**** Selected extract

A vector with the type III SS for each model term.

variationPercentages

A vector with the percentage of variance explained by each model term.

References

Thiel M.,Feraud B. and Govaerts B. (2017) ASCA+ and APCA+: Extensions of ASCA and APCA in the analysis of unbalanced multifactorial designs. Journal of Chemometrics. 31:e2895. https://doi.org/10.1002/cem.2895

Examples

data("UCH")
resLmpModelMatrix <- lmpModelMatrix(UCH)
resLmpEffectMatrices <- lmpEffectMatrices(resLmpModelMatrix)
resLmpPcaEffects <- lmpPcaEffects(resLmpEffectMatrices, method = "ASCA-E")

Score plots of effect matrices

Description

Draws the score plots of each (augmented) effect matrix provided in lmpPcaEffects. As a wrapper of the plotScatter function, it allows to visualize the scores of the effect matrices for two components at a time with all the available options in plotScatter.

Usage

lmpScorePlot(resLmpPcaEffects, effectNames = NULL, axes = c(1, 2), ...)

Arguments

resLmpPcaEffects

A list corresponding to the output value of lmpPcaEffects.

effectNames

Names of the effects to be plotted. If NULL, all the effects are plotted.

axes

A numerical vector with the 2 Principal Components axes to be drawn.

...

Additional arguments to be passed to plotScatter.

Details

lmpScorePlot is a wrapper of plotScatter.

Value

A list of score plots (ggplot).

Examples

data("UCH")
resLmpModelMatrix <- lmpModelMatrix(UCH)
resLmpEffectMatrices <- lmpEffectMatrices(resLmpModelMatrix)

# PCA decomposition of effect matrices (ASCA)
resASCA <- lmpPcaEffects(resLmpEffectMatrices)

********
**** Stored records

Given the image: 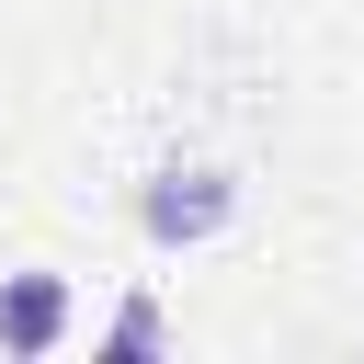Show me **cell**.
Instances as JSON below:
<instances>
[{
    "instance_id": "2",
    "label": "cell",
    "mask_w": 364,
    "mask_h": 364,
    "mask_svg": "<svg viewBox=\"0 0 364 364\" xmlns=\"http://www.w3.org/2000/svg\"><path fill=\"white\" fill-rule=\"evenodd\" d=\"M68 341V284L57 273H0V353H57Z\"/></svg>"
},
{
    "instance_id": "3",
    "label": "cell",
    "mask_w": 364,
    "mask_h": 364,
    "mask_svg": "<svg viewBox=\"0 0 364 364\" xmlns=\"http://www.w3.org/2000/svg\"><path fill=\"white\" fill-rule=\"evenodd\" d=\"M159 341H171V330H159V307H148V296H136V307H114V353H159Z\"/></svg>"
},
{
    "instance_id": "1",
    "label": "cell",
    "mask_w": 364,
    "mask_h": 364,
    "mask_svg": "<svg viewBox=\"0 0 364 364\" xmlns=\"http://www.w3.org/2000/svg\"><path fill=\"white\" fill-rule=\"evenodd\" d=\"M136 216H148V239H159V250H193V239H216V228H228V216H239V182H228V171H205V159H193V171H159V182H148V205H136Z\"/></svg>"
}]
</instances>
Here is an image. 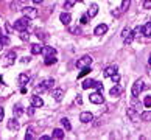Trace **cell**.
I'll return each instance as SVG.
<instances>
[{
	"label": "cell",
	"mask_w": 151,
	"mask_h": 140,
	"mask_svg": "<svg viewBox=\"0 0 151 140\" xmlns=\"http://www.w3.org/2000/svg\"><path fill=\"white\" fill-rule=\"evenodd\" d=\"M53 84H55V81H53L52 78H48V79H44L42 83H39L34 87V92L36 94H44L45 90H48V89H52L53 87Z\"/></svg>",
	"instance_id": "1"
},
{
	"label": "cell",
	"mask_w": 151,
	"mask_h": 140,
	"mask_svg": "<svg viewBox=\"0 0 151 140\" xmlns=\"http://www.w3.org/2000/svg\"><path fill=\"white\" fill-rule=\"evenodd\" d=\"M28 25H30V17H22V19H19V20H16L14 22V28L17 30V31H24L28 28Z\"/></svg>",
	"instance_id": "2"
},
{
	"label": "cell",
	"mask_w": 151,
	"mask_h": 140,
	"mask_svg": "<svg viewBox=\"0 0 151 140\" xmlns=\"http://www.w3.org/2000/svg\"><path fill=\"white\" fill-rule=\"evenodd\" d=\"M90 64H92V58L90 56H83V58H79L77 61V67L78 69H84V67H89Z\"/></svg>",
	"instance_id": "3"
},
{
	"label": "cell",
	"mask_w": 151,
	"mask_h": 140,
	"mask_svg": "<svg viewBox=\"0 0 151 140\" xmlns=\"http://www.w3.org/2000/svg\"><path fill=\"white\" fill-rule=\"evenodd\" d=\"M143 89H145L143 81H142V79H137V81L134 83V86H132V96H139V94L142 92Z\"/></svg>",
	"instance_id": "4"
},
{
	"label": "cell",
	"mask_w": 151,
	"mask_h": 140,
	"mask_svg": "<svg viewBox=\"0 0 151 140\" xmlns=\"http://www.w3.org/2000/svg\"><path fill=\"white\" fill-rule=\"evenodd\" d=\"M89 100H90V103H94V104H101V103L104 101L103 95H101L100 92H94V94H90V95H89Z\"/></svg>",
	"instance_id": "5"
},
{
	"label": "cell",
	"mask_w": 151,
	"mask_h": 140,
	"mask_svg": "<svg viewBox=\"0 0 151 140\" xmlns=\"http://www.w3.org/2000/svg\"><path fill=\"white\" fill-rule=\"evenodd\" d=\"M22 11H24V14L26 16V17H30V19H36V17H37V9H36V8L24 6V8H22Z\"/></svg>",
	"instance_id": "6"
},
{
	"label": "cell",
	"mask_w": 151,
	"mask_h": 140,
	"mask_svg": "<svg viewBox=\"0 0 151 140\" xmlns=\"http://www.w3.org/2000/svg\"><path fill=\"white\" fill-rule=\"evenodd\" d=\"M30 103L33 104L34 107H41V106H44V100H42L41 96L36 94V95H31L30 96Z\"/></svg>",
	"instance_id": "7"
},
{
	"label": "cell",
	"mask_w": 151,
	"mask_h": 140,
	"mask_svg": "<svg viewBox=\"0 0 151 140\" xmlns=\"http://www.w3.org/2000/svg\"><path fill=\"white\" fill-rule=\"evenodd\" d=\"M122 36H123V41H125V44H126V45H129V44L132 42V39H134V33H131V31H129L128 28L123 30Z\"/></svg>",
	"instance_id": "8"
},
{
	"label": "cell",
	"mask_w": 151,
	"mask_h": 140,
	"mask_svg": "<svg viewBox=\"0 0 151 140\" xmlns=\"http://www.w3.org/2000/svg\"><path fill=\"white\" fill-rule=\"evenodd\" d=\"M6 59H5V62H3V66H11V64H14V61H16V53L14 51H9L6 56H5Z\"/></svg>",
	"instance_id": "9"
},
{
	"label": "cell",
	"mask_w": 151,
	"mask_h": 140,
	"mask_svg": "<svg viewBox=\"0 0 151 140\" xmlns=\"http://www.w3.org/2000/svg\"><path fill=\"white\" fill-rule=\"evenodd\" d=\"M79 120L83 123H90L94 120V115L90 114V112H81V115H79Z\"/></svg>",
	"instance_id": "10"
},
{
	"label": "cell",
	"mask_w": 151,
	"mask_h": 140,
	"mask_svg": "<svg viewBox=\"0 0 151 140\" xmlns=\"http://www.w3.org/2000/svg\"><path fill=\"white\" fill-rule=\"evenodd\" d=\"M42 55L44 56H55L56 50L53 47H42Z\"/></svg>",
	"instance_id": "11"
},
{
	"label": "cell",
	"mask_w": 151,
	"mask_h": 140,
	"mask_svg": "<svg viewBox=\"0 0 151 140\" xmlns=\"http://www.w3.org/2000/svg\"><path fill=\"white\" fill-rule=\"evenodd\" d=\"M20 126H19V121L16 120V118H11V120L8 121V129H11V131H17Z\"/></svg>",
	"instance_id": "12"
},
{
	"label": "cell",
	"mask_w": 151,
	"mask_h": 140,
	"mask_svg": "<svg viewBox=\"0 0 151 140\" xmlns=\"http://www.w3.org/2000/svg\"><path fill=\"white\" fill-rule=\"evenodd\" d=\"M106 31H107V25L101 24V25H98V26L95 28V34H97V36H101V34H104Z\"/></svg>",
	"instance_id": "13"
},
{
	"label": "cell",
	"mask_w": 151,
	"mask_h": 140,
	"mask_svg": "<svg viewBox=\"0 0 151 140\" xmlns=\"http://www.w3.org/2000/svg\"><path fill=\"white\" fill-rule=\"evenodd\" d=\"M95 84H97L95 79H84L83 84H81V87L83 89H89V87H95Z\"/></svg>",
	"instance_id": "14"
},
{
	"label": "cell",
	"mask_w": 151,
	"mask_h": 140,
	"mask_svg": "<svg viewBox=\"0 0 151 140\" xmlns=\"http://www.w3.org/2000/svg\"><path fill=\"white\" fill-rule=\"evenodd\" d=\"M114 73H117V66H109L104 69V76H112Z\"/></svg>",
	"instance_id": "15"
},
{
	"label": "cell",
	"mask_w": 151,
	"mask_h": 140,
	"mask_svg": "<svg viewBox=\"0 0 151 140\" xmlns=\"http://www.w3.org/2000/svg\"><path fill=\"white\" fill-rule=\"evenodd\" d=\"M142 33H143V36H147V37H151V22L145 24V25L142 26Z\"/></svg>",
	"instance_id": "16"
},
{
	"label": "cell",
	"mask_w": 151,
	"mask_h": 140,
	"mask_svg": "<svg viewBox=\"0 0 151 140\" xmlns=\"http://www.w3.org/2000/svg\"><path fill=\"white\" fill-rule=\"evenodd\" d=\"M17 81H19L20 86H25L26 83L30 81V76H28V75H25V73H20V75H19V78H17Z\"/></svg>",
	"instance_id": "17"
},
{
	"label": "cell",
	"mask_w": 151,
	"mask_h": 140,
	"mask_svg": "<svg viewBox=\"0 0 151 140\" xmlns=\"http://www.w3.org/2000/svg\"><path fill=\"white\" fill-rule=\"evenodd\" d=\"M59 19H61V22H62L64 25H69V24H70V20H72V16H70L69 13H62Z\"/></svg>",
	"instance_id": "18"
},
{
	"label": "cell",
	"mask_w": 151,
	"mask_h": 140,
	"mask_svg": "<svg viewBox=\"0 0 151 140\" xmlns=\"http://www.w3.org/2000/svg\"><path fill=\"white\" fill-rule=\"evenodd\" d=\"M62 89H55V90H53V92H52V95H53V98H55L56 101H61V98H62Z\"/></svg>",
	"instance_id": "19"
},
{
	"label": "cell",
	"mask_w": 151,
	"mask_h": 140,
	"mask_svg": "<svg viewBox=\"0 0 151 140\" xmlns=\"http://www.w3.org/2000/svg\"><path fill=\"white\" fill-rule=\"evenodd\" d=\"M97 13H98V6H97L95 3H94V5H90L87 16H89V17H95V16H97Z\"/></svg>",
	"instance_id": "20"
},
{
	"label": "cell",
	"mask_w": 151,
	"mask_h": 140,
	"mask_svg": "<svg viewBox=\"0 0 151 140\" xmlns=\"http://www.w3.org/2000/svg\"><path fill=\"white\" fill-rule=\"evenodd\" d=\"M31 53H33V55H39V53H42V45L33 44L31 45Z\"/></svg>",
	"instance_id": "21"
},
{
	"label": "cell",
	"mask_w": 151,
	"mask_h": 140,
	"mask_svg": "<svg viewBox=\"0 0 151 140\" xmlns=\"http://www.w3.org/2000/svg\"><path fill=\"white\" fill-rule=\"evenodd\" d=\"M112 96H118V95H120L122 94V87H120V86H114V87H112L111 89V92H109Z\"/></svg>",
	"instance_id": "22"
},
{
	"label": "cell",
	"mask_w": 151,
	"mask_h": 140,
	"mask_svg": "<svg viewBox=\"0 0 151 140\" xmlns=\"http://www.w3.org/2000/svg\"><path fill=\"white\" fill-rule=\"evenodd\" d=\"M13 112H14V115H16V117H19V115H22L24 109H22V106H20V104H16V106L13 107Z\"/></svg>",
	"instance_id": "23"
},
{
	"label": "cell",
	"mask_w": 151,
	"mask_h": 140,
	"mask_svg": "<svg viewBox=\"0 0 151 140\" xmlns=\"http://www.w3.org/2000/svg\"><path fill=\"white\" fill-rule=\"evenodd\" d=\"M140 118H142L143 121H151V111H147V112H143V114L140 115Z\"/></svg>",
	"instance_id": "24"
},
{
	"label": "cell",
	"mask_w": 151,
	"mask_h": 140,
	"mask_svg": "<svg viewBox=\"0 0 151 140\" xmlns=\"http://www.w3.org/2000/svg\"><path fill=\"white\" fill-rule=\"evenodd\" d=\"M53 137L55 139H62L64 137V131L62 129H55V131H53Z\"/></svg>",
	"instance_id": "25"
},
{
	"label": "cell",
	"mask_w": 151,
	"mask_h": 140,
	"mask_svg": "<svg viewBox=\"0 0 151 140\" xmlns=\"http://www.w3.org/2000/svg\"><path fill=\"white\" fill-rule=\"evenodd\" d=\"M131 106H132V107H134V109H136V111H139V107H140V101H137V96H132Z\"/></svg>",
	"instance_id": "26"
},
{
	"label": "cell",
	"mask_w": 151,
	"mask_h": 140,
	"mask_svg": "<svg viewBox=\"0 0 151 140\" xmlns=\"http://www.w3.org/2000/svg\"><path fill=\"white\" fill-rule=\"evenodd\" d=\"M61 123H62V126L67 129V131H70L72 129V125H70V121H69V118H62L61 120Z\"/></svg>",
	"instance_id": "27"
},
{
	"label": "cell",
	"mask_w": 151,
	"mask_h": 140,
	"mask_svg": "<svg viewBox=\"0 0 151 140\" xmlns=\"http://www.w3.org/2000/svg\"><path fill=\"white\" fill-rule=\"evenodd\" d=\"M56 58L55 56H45V66H50V64H55Z\"/></svg>",
	"instance_id": "28"
},
{
	"label": "cell",
	"mask_w": 151,
	"mask_h": 140,
	"mask_svg": "<svg viewBox=\"0 0 151 140\" xmlns=\"http://www.w3.org/2000/svg\"><path fill=\"white\" fill-rule=\"evenodd\" d=\"M129 5H131V0H123V2H122V11H126V9L129 8Z\"/></svg>",
	"instance_id": "29"
},
{
	"label": "cell",
	"mask_w": 151,
	"mask_h": 140,
	"mask_svg": "<svg viewBox=\"0 0 151 140\" xmlns=\"http://www.w3.org/2000/svg\"><path fill=\"white\" fill-rule=\"evenodd\" d=\"M75 3H77V0H66V3H64V8H66V9H70Z\"/></svg>",
	"instance_id": "30"
},
{
	"label": "cell",
	"mask_w": 151,
	"mask_h": 140,
	"mask_svg": "<svg viewBox=\"0 0 151 140\" xmlns=\"http://www.w3.org/2000/svg\"><path fill=\"white\" fill-rule=\"evenodd\" d=\"M69 31L72 34H79V33H81V28H79V26H70Z\"/></svg>",
	"instance_id": "31"
},
{
	"label": "cell",
	"mask_w": 151,
	"mask_h": 140,
	"mask_svg": "<svg viewBox=\"0 0 151 140\" xmlns=\"http://www.w3.org/2000/svg\"><path fill=\"white\" fill-rule=\"evenodd\" d=\"M143 104H145V107H151V96H150V95H148V96H145Z\"/></svg>",
	"instance_id": "32"
},
{
	"label": "cell",
	"mask_w": 151,
	"mask_h": 140,
	"mask_svg": "<svg viewBox=\"0 0 151 140\" xmlns=\"http://www.w3.org/2000/svg\"><path fill=\"white\" fill-rule=\"evenodd\" d=\"M28 37H30V34L26 33V30L20 31V39H22V41H26V39H28Z\"/></svg>",
	"instance_id": "33"
},
{
	"label": "cell",
	"mask_w": 151,
	"mask_h": 140,
	"mask_svg": "<svg viewBox=\"0 0 151 140\" xmlns=\"http://www.w3.org/2000/svg\"><path fill=\"white\" fill-rule=\"evenodd\" d=\"M25 139H33V128H28V129H26Z\"/></svg>",
	"instance_id": "34"
},
{
	"label": "cell",
	"mask_w": 151,
	"mask_h": 140,
	"mask_svg": "<svg viewBox=\"0 0 151 140\" xmlns=\"http://www.w3.org/2000/svg\"><path fill=\"white\" fill-rule=\"evenodd\" d=\"M89 72H90V67H84V69H83V72H81V73L78 75V78H83L84 75H87Z\"/></svg>",
	"instance_id": "35"
},
{
	"label": "cell",
	"mask_w": 151,
	"mask_h": 140,
	"mask_svg": "<svg viewBox=\"0 0 151 140\" xmlns=\"http://www.w3.org/2000/svg\"><path fill=\"white\" fill-rule=\"evenodd\" d=\"M111 78H112V83H118V81H120V75H118V73H114Z\"/></svg>",
	"instance_id": "36"
},
{
	"label": "cell",
	"mask_w": 151,
	"mask_h": 140,
	"mask_svg": "<svg viewBox=\"0 0 151 140\" xmlns=\"http://www.w3.org/2000/svg\"><path fill=\"white\" fill-rule=\"evenodd\" d=\"M143 8L151 9V0H145V2H143Z\"/></svg>",
	"instance_id": "37"
},
{
	"label": "cell",
	"mask_w": 151,
	"mask_h": 140,
	"mask_svg": "<svg viewBox=\"0 0 151 140\" xmlns=\"http://www.w3.org/2000/svg\"><path fill=\"white\" fill-rule=\"evenodd\" d=\"M34 114V106L31 104V107H28V115H33Z\"/></svg>",
	"instance_id": "38"
},
{
	"label": "cell",
	"mask_w": 151,
	"mask_h": 140,
	"mask_svg": "<svg viewBox=\"0 0 151 140\" xmlns=\"http://www.w3.org/2000/svg\"><path fill=\"white\" fill-rule=\"evenodd\" d=\"M3 117H5V111H3V107H0V121L3 120Z\"/></svg>",
	"instance_id": "39"
},
{
	"label": "cell",
	"mask_w": 151,
	"mask_h": 140,
	"mask_svg": "<svg viewBox=\"0 0 151 140\" xmlns=\"http://www.w3.org/2000/svg\"><path fill=\"white\" fill-rule=\"evenodd\" d=\"M140 31H142V28H140V26H137V28H134V36H137Z\"/></svg>",
	"instance_id": "40"
},
{
	"label": "cell",
	"mask_w": 151,
	"mask_h": 140,
	"mask_svg": "<svg viewBox=\"0 0 151 140\" xmlns=\"http://www.w3.org/2000/svg\"><path fill=\"white\" fill-rule=\"evenodd\" d=\"M81 24H87V16H83L81 17Z\"/></svg>",
	"instance_id": "41"
},
{
	"label": "cell",
	"mask_w": 151,
	"mask_h": 140,
	"mask_svg": "<svg viewBox=\"0 0 151 140\" xmlns=\"http://www.w3.org/2000/svg\"><path fill=\"white\" fill-rule=\"evenodd\" d=\"M81 101H83V100H81V96H77V103H78V104H81Z\"/></svg>",
	"instance_id": "42"
},
{
	"label": "cell",
	"mask_w": 151,
	"mask_h": 140,
	"mask_svg": "<svg viewBox=\"0 0 151 140\" xmlns=\"http://www.w3.org/2000/svg\"><path fill=\"white\" fill-rule=\"evenodd\" d=\"M34 3H42V0H33Z\"/></svg>",
	"instance_id": "43"
},
{
	"label": "cell",
	"mask_w": 151,
	"mask_h": 140,
	"mask_svg": "<svg viewBox=\"0 0 151 140\" xmlns=\"http://www.w3.org/2000/svg\"><path fill=\"white\" fill-rule=\"evenodd\" d=\"M2 37H3V34H2V31H0V41H2Z\"/></svg>",
	"instance_id": "44"
},
{
	"label": "cell",
	"mask_w": 151,
	"mask_h": 140,
	"mask_svg": "<svg viewBox=\"0 0 151 140\" xmlns=\"http://www.w3.org/2000/svg\"><path fill=\"white\" fill-rule=\"evenodd\" d=\"M148 62H150V66H151V56H150V59H148Z\"/></svg>",
	"instance_id": "45"
},
{
	"label": "cell",
	"mask_w": 151,
	"mask_h": 140,
	"mask_svg": "<svg viewBox=\"0 0 151 140\" xmlns=\"http://www.w3.org/2000/svg\"><path fill=\"white\" fill-rule=\"evenodd\" d=\"M2 47H3V44H0V50H2Z\"/></svg>",
	"instance_id": "46"
},
{
	"label": "cell",
	"mask_w": 151,
	"mask_h": 140,
	"mask_svg": "<svg viewBox=\"0 0 151 140\" xmlns=\"http://www.w3.org/2000/svg\"><path fill=\"white\" fill-rule=\"evenodd\" d=\"M77 2H83V0H77Z\"/></svg>",
	"instance_id": "47"
}]
</instances>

********

▸ What to work on:
Answer these questions about the R documentation excerpt:
(a) What does the variationPercentages vector contain?
(b) What happens when effectNames is NULL in lmpScorePlot?
(c) What does lmpScorePlot return?

▸ Exercise result:
(a) The percentage of variance explained by each model term.
(b) All the effects are plotted.
(c) A list of score plots (ggplot).